■ **EXTRAIT CHOISI**
+===+

Albert Gleizes, l’un des pionniers du cubisme!

Albert Gleizes, « composition cubiste à la guitare », aquarelle, 1921, 19x16cm

Albert Gleizes a exposé dans les divers salons parisiens depuis 1900, et en 1911 avec Delaunay, Le Fauconnier, Léger, Metzinger, il figurait dans la célèbre salle 41, qui consacra le mouvement cubiste. Il participa aux activités du groupe de Puteaux avec Jacques Villon, La Fresnaye, Metzinger ainsi qu’au Salon de la Section d’Or. Il participe à l’historique exposition de l’Armory Show de New York en 1913, où son œuvre La Femme au phlox suscita plus de réactions du public que les envois de Picasso ou Braque.

+===+

■ **DOCUMENTS SOURCES**
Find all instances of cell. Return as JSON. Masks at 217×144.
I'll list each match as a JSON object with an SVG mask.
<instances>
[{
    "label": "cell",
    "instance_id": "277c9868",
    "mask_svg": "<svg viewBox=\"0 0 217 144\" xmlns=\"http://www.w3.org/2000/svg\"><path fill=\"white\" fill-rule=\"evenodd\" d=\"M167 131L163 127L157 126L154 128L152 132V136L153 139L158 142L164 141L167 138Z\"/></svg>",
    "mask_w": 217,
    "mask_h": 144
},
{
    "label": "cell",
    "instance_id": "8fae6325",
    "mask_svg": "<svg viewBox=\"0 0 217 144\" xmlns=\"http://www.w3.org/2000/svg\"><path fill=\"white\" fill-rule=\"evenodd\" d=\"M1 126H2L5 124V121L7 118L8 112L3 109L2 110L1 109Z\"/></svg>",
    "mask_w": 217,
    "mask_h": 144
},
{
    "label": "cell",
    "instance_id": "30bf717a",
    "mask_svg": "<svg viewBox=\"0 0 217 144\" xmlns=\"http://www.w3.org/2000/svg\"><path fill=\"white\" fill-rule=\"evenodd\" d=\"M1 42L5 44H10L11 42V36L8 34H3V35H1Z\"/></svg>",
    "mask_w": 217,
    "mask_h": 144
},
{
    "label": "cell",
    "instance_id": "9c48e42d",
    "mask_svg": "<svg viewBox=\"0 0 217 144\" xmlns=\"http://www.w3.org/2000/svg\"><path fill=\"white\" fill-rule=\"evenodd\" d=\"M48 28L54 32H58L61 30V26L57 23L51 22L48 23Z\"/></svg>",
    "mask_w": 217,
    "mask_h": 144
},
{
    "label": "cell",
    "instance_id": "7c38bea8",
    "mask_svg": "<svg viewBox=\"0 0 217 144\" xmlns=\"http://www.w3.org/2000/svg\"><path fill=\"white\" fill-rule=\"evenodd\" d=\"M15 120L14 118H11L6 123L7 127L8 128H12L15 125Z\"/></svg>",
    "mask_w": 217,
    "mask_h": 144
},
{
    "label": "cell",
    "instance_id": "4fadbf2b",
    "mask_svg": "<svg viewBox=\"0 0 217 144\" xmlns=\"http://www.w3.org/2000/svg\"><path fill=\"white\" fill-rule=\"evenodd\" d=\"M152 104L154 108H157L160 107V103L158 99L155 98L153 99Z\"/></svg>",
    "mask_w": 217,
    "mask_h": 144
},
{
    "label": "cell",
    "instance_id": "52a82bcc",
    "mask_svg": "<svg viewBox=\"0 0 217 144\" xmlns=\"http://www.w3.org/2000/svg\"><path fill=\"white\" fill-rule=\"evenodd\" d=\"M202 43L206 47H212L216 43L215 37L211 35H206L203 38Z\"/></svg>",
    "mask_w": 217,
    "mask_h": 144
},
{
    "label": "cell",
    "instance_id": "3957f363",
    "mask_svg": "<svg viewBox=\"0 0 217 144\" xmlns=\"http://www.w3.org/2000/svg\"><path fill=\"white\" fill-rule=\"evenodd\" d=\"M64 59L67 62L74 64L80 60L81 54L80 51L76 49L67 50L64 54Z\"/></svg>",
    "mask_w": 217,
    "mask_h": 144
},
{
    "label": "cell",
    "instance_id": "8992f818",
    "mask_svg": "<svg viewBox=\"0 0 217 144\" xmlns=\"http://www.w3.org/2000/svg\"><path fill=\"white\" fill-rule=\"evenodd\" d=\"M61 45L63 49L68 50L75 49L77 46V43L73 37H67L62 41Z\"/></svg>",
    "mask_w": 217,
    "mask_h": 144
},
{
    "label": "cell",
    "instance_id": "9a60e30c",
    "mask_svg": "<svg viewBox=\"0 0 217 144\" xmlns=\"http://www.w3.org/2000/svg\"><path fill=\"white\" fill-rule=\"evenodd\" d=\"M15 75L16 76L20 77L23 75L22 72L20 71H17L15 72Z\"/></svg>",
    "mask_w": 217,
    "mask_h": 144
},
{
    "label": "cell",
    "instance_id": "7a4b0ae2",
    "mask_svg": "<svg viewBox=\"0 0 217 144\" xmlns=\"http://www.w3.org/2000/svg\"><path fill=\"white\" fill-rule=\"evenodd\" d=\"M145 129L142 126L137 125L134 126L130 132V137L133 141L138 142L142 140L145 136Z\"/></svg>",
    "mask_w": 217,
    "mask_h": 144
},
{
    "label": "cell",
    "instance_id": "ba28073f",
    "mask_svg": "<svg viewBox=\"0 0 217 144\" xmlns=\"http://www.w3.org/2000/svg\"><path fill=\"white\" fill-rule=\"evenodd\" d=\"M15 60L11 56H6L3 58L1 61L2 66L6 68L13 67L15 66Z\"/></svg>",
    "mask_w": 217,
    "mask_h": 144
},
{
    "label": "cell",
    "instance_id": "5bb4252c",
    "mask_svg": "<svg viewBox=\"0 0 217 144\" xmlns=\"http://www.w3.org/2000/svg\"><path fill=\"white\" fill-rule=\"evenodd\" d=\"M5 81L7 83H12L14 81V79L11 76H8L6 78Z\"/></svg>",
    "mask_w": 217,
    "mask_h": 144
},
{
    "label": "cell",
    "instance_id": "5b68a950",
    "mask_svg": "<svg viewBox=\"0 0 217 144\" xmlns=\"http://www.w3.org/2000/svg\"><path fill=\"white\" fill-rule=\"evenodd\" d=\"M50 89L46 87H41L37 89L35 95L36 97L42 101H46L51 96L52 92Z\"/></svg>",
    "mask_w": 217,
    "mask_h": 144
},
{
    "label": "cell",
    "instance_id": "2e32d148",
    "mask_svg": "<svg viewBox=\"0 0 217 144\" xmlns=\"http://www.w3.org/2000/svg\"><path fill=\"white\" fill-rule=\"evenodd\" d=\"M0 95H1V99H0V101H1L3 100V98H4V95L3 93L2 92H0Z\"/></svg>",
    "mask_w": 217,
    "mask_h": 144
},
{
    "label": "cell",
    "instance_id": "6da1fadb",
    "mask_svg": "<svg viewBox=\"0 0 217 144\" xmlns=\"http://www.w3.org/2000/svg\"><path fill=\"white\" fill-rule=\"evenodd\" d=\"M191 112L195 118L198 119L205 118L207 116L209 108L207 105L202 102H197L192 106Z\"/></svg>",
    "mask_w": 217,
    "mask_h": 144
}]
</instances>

+===+

■ **EXERCICE 1**
Citez le passage du texte sur Albert Gleizes compris entre « Albert Gleizes a » et « Picasso ou Braque. », ces deux bornes incluses.
■ **EXERCICE 2**
Rédigez la suite du texte consacré à Albert Gleizes, en reprenant juste après sa dernière phrase.

■ **ZONE DE RÉPONSE 1**
Albert Gleizes a exposé dans les divers salons parisiens depuis 1900, et en 1911 avec Delaunay, Le Fauconnier, Léger, Metzinger, il figurait dans la célèbre salle 41, qui consacra le mouvement cubiste. Il participa aux activités du groupe de Puteaux avec Jacques Villon, La Fresnaye, Metzinger ainsi qu’au Salon de la Section d’Or. Il participe à l’historique exposition de l’Armory Show de New York en 1913, où son œuvre La Femme au phlox suscita plus de réactions du public que les envois de Picasso ou Braque.

■ **ZONE DE RÉPONSE 2**
Après avoir pratiqué une peinture d’inspiration impressionniste, Albert Gleizes fut des premiers à aller vers le cubisme; après une phase synthétique, puis analytique, il s’intéresse davantage à la composition et à la dynamique qu’à la forme. Lors de son séjour aux États-unis, il recouvre la foi, ce qui donnera définitivement une impulsion religieuse à l’ensemble de son œuvre. Il se tourne vers une représentation non-figurative et adhère, en 1931, au mouvement Abstraction-Création. Préoccupé d’art sacré, il s’est efforcé de renouveler le genre dans le langage de l’abstraction moderne. Albert Gleizes voyait dans l’abstraction en art la dématérialisation de la pensée à la recherche de sa spiritualité la plus pure.

Il fut l’un des seuls à n’avoir jamais démordu du cubisme; il fut l’un des théoriciens des plus féconds et des plus clairs.